Pick out each line in the material below that includes the word "camera".

## RECORDS FOR THIS EXERCISE
##########
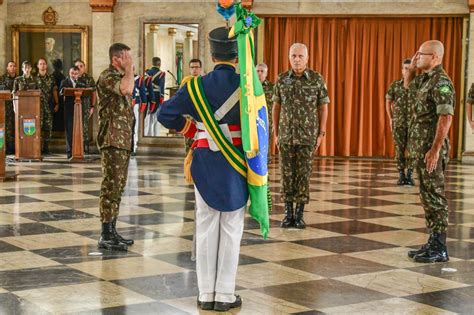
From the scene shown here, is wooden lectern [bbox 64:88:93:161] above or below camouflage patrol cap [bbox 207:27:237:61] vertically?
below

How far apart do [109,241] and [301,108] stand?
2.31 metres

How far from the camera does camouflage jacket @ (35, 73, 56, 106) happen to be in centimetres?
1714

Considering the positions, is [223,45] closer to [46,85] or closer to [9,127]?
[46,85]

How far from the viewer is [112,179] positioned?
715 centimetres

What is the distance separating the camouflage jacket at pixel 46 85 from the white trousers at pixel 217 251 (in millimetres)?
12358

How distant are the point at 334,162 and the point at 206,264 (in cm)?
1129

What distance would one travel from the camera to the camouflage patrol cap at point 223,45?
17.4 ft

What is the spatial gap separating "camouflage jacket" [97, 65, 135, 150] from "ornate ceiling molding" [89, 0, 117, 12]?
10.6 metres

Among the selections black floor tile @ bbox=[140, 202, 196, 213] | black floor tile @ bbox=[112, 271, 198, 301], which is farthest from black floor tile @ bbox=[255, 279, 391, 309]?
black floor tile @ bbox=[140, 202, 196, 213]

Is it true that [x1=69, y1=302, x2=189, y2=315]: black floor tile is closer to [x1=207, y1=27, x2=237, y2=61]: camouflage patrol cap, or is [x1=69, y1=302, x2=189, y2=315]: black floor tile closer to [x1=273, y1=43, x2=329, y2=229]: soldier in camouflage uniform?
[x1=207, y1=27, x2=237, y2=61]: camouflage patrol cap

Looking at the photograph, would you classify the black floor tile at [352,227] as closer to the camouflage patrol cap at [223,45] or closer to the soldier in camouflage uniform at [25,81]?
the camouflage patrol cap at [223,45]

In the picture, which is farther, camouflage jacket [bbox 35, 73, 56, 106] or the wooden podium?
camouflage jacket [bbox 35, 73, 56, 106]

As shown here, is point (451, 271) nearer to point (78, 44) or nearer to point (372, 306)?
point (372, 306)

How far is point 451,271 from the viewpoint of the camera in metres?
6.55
##########
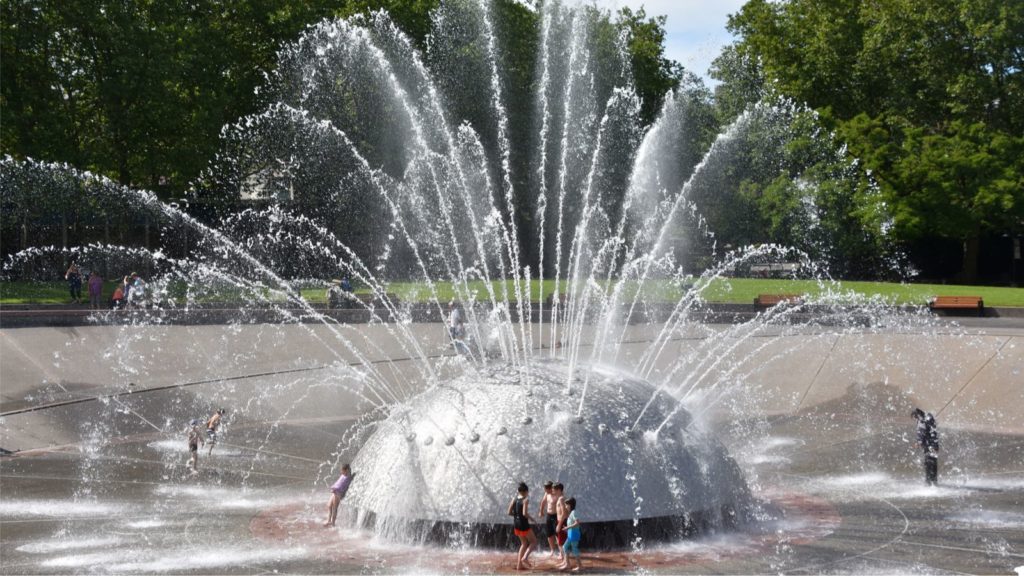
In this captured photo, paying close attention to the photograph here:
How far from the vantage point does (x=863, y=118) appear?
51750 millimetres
##########
## PROBLEM SOLUTION
How far from the camera does camouflage jacket @ (35, 73, 56, 106) happen to be in centimetres?
What distance would one travel from the camera to the camouflage patrol cap at point 223,45?
How far is point 451,271 from the viewpoint of the camera in metres?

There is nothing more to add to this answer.